▶ **What to do**: The data follows this line. Copy verbatim the line with "Which of these" and each line after it to the end.

Records from a spatial question set

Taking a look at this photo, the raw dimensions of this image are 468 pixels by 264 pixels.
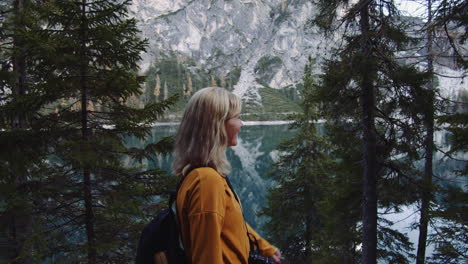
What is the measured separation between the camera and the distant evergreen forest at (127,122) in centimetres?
445

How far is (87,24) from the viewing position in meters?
4.66

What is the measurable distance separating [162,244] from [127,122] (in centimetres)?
367

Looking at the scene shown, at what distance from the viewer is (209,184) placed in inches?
61.6

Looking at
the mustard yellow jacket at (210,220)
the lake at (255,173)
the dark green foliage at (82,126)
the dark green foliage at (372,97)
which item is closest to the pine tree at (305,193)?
the dark green foliage at (372,97)

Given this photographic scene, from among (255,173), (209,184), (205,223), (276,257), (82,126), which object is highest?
(82,126)

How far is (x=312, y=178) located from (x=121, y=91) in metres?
10.1

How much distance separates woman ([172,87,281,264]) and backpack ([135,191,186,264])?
0.05 metres

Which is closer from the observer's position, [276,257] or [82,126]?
[276,257]

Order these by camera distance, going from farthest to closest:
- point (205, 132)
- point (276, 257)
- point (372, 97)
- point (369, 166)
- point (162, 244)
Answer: point (369, 166), point (372, 97), point (276, 257), point (205, 132), point (162, 244)

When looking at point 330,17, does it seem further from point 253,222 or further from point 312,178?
point 253,222

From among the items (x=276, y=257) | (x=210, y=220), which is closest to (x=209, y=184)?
(x=210, y=220)

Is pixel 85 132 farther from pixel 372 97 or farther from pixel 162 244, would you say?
pixel 372 97

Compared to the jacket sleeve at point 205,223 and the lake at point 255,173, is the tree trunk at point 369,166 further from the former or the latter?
the lake at point 255,173

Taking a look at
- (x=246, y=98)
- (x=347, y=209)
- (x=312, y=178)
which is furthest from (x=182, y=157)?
(x=246, y=98)
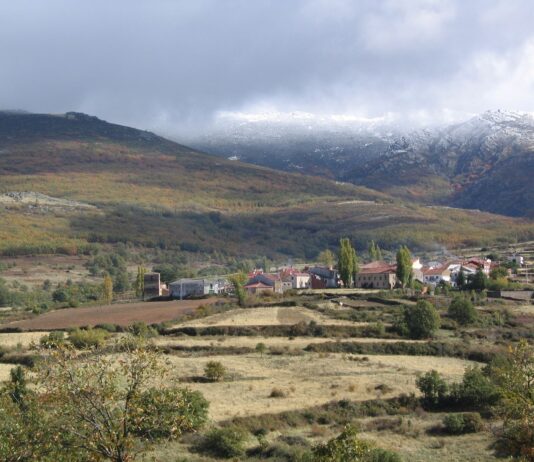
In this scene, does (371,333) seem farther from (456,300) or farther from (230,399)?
(230,399)

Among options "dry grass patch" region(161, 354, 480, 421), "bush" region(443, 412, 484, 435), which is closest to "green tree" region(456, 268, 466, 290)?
"dry grass patch" region(161, 354, 480, 421)

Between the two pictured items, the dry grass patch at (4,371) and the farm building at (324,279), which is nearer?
the dry grass patch at (4,371)

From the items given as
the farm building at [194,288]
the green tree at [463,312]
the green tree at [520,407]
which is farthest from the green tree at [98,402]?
the farm building at [194,288]

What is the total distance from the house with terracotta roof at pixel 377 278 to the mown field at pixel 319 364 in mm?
15593

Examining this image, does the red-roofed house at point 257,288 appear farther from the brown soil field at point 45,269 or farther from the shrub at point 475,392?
the shrub at point 475,392

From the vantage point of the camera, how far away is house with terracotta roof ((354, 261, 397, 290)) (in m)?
104

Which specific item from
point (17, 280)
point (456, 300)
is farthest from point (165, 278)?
point (456, 300)

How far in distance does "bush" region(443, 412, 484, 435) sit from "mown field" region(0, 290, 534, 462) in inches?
10.3

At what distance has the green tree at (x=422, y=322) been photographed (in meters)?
60.7

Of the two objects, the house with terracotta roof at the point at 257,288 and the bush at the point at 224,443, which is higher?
the house with terracotta roof at the point at 257,288

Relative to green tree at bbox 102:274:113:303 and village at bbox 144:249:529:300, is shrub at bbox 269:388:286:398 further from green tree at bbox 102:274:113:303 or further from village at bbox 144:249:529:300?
green tree at bbox 102:274:113:303

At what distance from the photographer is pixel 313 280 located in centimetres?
11144

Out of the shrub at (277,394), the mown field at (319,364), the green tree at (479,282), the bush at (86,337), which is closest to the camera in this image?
the mown field at (319,364)

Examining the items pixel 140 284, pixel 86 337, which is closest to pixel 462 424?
pixel 86 337
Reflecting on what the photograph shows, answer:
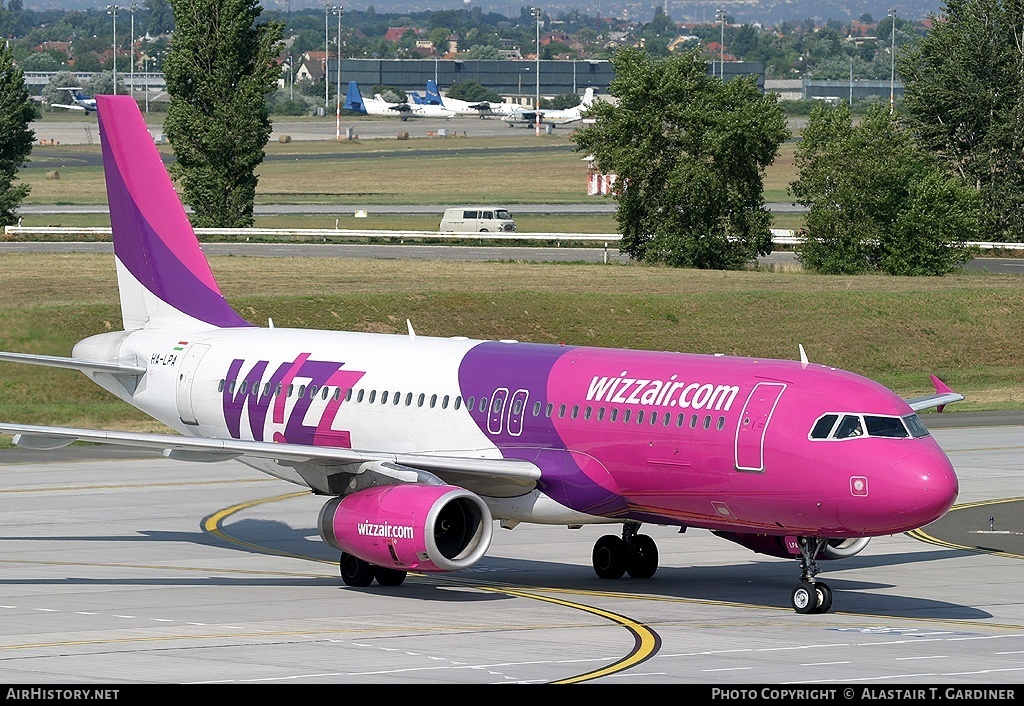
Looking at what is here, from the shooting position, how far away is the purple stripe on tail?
4394cm

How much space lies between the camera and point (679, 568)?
39.4 metres

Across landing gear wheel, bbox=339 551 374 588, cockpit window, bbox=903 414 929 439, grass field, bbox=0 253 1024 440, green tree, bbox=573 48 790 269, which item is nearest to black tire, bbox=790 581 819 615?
cockpit window, bbox=903 414 929 439

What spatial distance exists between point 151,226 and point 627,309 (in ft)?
138

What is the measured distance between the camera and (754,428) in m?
32.4

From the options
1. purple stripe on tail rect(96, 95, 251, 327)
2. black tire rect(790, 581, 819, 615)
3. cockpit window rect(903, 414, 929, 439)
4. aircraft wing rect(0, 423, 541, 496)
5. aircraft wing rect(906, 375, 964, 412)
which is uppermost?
A: purple stripe on tail rect(96, 95, 251, 327)

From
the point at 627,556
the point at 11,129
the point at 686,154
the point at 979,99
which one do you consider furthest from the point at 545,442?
the point at 979,99

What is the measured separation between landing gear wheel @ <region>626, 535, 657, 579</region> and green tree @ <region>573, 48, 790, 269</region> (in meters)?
61.4

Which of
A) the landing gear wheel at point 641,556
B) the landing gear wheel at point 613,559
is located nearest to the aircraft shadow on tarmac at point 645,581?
the landing gear wheel at point 613,559

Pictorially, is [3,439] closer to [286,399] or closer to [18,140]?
[286,399]

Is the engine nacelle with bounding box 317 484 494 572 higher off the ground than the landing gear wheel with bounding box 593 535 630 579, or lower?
higher

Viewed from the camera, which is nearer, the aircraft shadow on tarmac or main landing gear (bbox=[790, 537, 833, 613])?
main landing gear (bbox=[790, 537, 833, 613])

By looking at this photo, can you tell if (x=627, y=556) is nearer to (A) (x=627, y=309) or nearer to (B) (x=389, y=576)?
(B) (x=389, y=576)

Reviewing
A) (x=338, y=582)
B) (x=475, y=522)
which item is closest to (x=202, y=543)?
(x=338, y=582)

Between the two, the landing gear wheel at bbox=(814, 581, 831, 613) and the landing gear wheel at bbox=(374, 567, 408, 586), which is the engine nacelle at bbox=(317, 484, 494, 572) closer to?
the landing gear wheel at bbox=(374, 567, 408, 586)
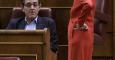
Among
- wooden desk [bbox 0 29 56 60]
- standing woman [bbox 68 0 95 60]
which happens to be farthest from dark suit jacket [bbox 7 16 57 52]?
standing woman [bbox 68 0 95 60]

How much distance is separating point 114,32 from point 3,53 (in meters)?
1.94

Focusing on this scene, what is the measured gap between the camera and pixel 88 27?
7.92 feet

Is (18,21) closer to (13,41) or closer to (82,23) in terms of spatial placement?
(13,41)

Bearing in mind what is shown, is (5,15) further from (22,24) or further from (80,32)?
(80,32)

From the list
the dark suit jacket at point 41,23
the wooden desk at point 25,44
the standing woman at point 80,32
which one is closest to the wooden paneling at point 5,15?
the dark suit jacket at point 41,23

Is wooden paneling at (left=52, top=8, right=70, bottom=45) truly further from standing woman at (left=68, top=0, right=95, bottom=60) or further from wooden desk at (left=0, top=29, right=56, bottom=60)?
standing woman at (left=68, top=0, right=95, bottom=60)

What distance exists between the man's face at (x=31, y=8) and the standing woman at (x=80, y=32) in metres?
1.06

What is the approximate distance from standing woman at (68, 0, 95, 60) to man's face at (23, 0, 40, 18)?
106 cm

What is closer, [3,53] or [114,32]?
[3,53]

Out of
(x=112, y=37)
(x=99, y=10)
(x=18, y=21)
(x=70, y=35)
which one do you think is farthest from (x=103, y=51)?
(x=70, y=35)

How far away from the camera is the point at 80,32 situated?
7.88 ft

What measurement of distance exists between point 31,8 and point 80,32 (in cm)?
115

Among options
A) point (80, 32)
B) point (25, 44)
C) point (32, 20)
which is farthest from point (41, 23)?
point (80, 32)

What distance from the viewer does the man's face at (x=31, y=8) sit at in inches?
136
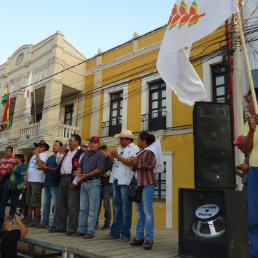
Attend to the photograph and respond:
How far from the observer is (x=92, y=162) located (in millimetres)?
4078

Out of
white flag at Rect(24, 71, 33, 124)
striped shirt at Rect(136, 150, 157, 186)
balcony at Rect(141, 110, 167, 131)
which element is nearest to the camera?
striped shirt at Rect(136, 150, 157, 186)

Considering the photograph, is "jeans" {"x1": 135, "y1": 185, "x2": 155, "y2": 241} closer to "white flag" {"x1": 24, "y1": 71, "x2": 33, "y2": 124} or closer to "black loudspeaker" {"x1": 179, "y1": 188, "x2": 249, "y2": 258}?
"black loudspeaker" {"x1": 179, "y1": 188, "x2": 249, "y2": 258}

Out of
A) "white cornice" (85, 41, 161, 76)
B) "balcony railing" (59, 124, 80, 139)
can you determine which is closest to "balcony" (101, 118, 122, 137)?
"balcony railing" (59, 124, 80, 139)

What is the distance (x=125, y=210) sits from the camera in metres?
3.77

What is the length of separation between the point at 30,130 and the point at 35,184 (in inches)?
287

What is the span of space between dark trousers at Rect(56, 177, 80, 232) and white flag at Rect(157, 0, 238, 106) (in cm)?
239

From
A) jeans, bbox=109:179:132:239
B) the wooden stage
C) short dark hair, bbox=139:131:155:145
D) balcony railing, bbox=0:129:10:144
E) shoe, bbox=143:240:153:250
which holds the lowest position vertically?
the wooden stage

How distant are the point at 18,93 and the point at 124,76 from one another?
575 centimetres

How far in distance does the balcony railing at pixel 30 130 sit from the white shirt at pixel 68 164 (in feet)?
23.6

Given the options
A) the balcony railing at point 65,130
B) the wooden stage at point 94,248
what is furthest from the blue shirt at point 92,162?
the balcony railing at point 65,130

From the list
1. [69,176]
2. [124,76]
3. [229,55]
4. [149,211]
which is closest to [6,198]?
[69,176]

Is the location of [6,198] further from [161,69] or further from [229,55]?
[229,55]

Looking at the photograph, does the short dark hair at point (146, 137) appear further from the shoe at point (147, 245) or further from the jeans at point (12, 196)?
the jeans at point (12, 196)

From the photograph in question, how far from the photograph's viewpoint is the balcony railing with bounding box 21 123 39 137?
11.4 meters
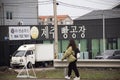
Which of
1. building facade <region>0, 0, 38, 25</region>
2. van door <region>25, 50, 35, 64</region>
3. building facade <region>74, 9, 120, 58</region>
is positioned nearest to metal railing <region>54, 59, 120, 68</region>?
van door <region>25, 50, 35, 64</region>

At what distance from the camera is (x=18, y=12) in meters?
59.8

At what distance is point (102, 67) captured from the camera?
24266 millimetres

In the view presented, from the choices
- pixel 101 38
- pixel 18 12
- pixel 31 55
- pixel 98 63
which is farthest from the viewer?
pixel 18 12

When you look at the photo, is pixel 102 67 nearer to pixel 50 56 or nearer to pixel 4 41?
pixel 50 56

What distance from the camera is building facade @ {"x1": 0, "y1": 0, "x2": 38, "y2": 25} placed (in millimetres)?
56562

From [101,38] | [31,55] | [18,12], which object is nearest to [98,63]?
[31,55]

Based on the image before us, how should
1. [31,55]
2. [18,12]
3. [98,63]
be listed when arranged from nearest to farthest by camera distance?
[98,63]
[31,55]
[18,12]

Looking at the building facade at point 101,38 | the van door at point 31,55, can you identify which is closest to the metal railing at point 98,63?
the van door at point 31,55

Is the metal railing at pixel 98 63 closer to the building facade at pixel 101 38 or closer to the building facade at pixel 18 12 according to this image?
the building facade at pixel 101 38

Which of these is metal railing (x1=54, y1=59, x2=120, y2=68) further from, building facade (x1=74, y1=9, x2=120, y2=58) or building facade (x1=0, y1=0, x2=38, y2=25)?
building facade (x1=0, y1=0, x2=38, y2=25)

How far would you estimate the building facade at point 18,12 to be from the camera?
5656 cm

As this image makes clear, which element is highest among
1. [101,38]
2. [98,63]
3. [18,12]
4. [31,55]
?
[18,12]

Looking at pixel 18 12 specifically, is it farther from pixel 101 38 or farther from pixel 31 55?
pixel 31 55

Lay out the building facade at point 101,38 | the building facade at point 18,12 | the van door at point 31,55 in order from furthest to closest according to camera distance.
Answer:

▶ **Written reply**:
Which of these is metal railing (x1=54, y1=59, x2=120, y2=68) further from, building facade (x1=74, y1=9, x2=120, y2=58) or building facade (x1=0, y1=0, x2=38, y2=25)?
building facade (x1=0, y1=0, x2=38, y2=25)

How far would you estimate the building facade at point 18,12 to be from the camera?
5656 cm

As this image makes clear, which element is highest among
1. [101,38]
2. [98,63]
3. [18,12]
4. [31,55]
?
[18,12]

Looking at pixel 18 12 specifically, is it farther from pixel 101 38 or farther from pixel 31 55?
pixel 31 55

Lay out the building facade at point 101,38 | the building facade at point 18,12 | the van door at point 31,55 in order from furthest to closest according to camera distance.
Answer:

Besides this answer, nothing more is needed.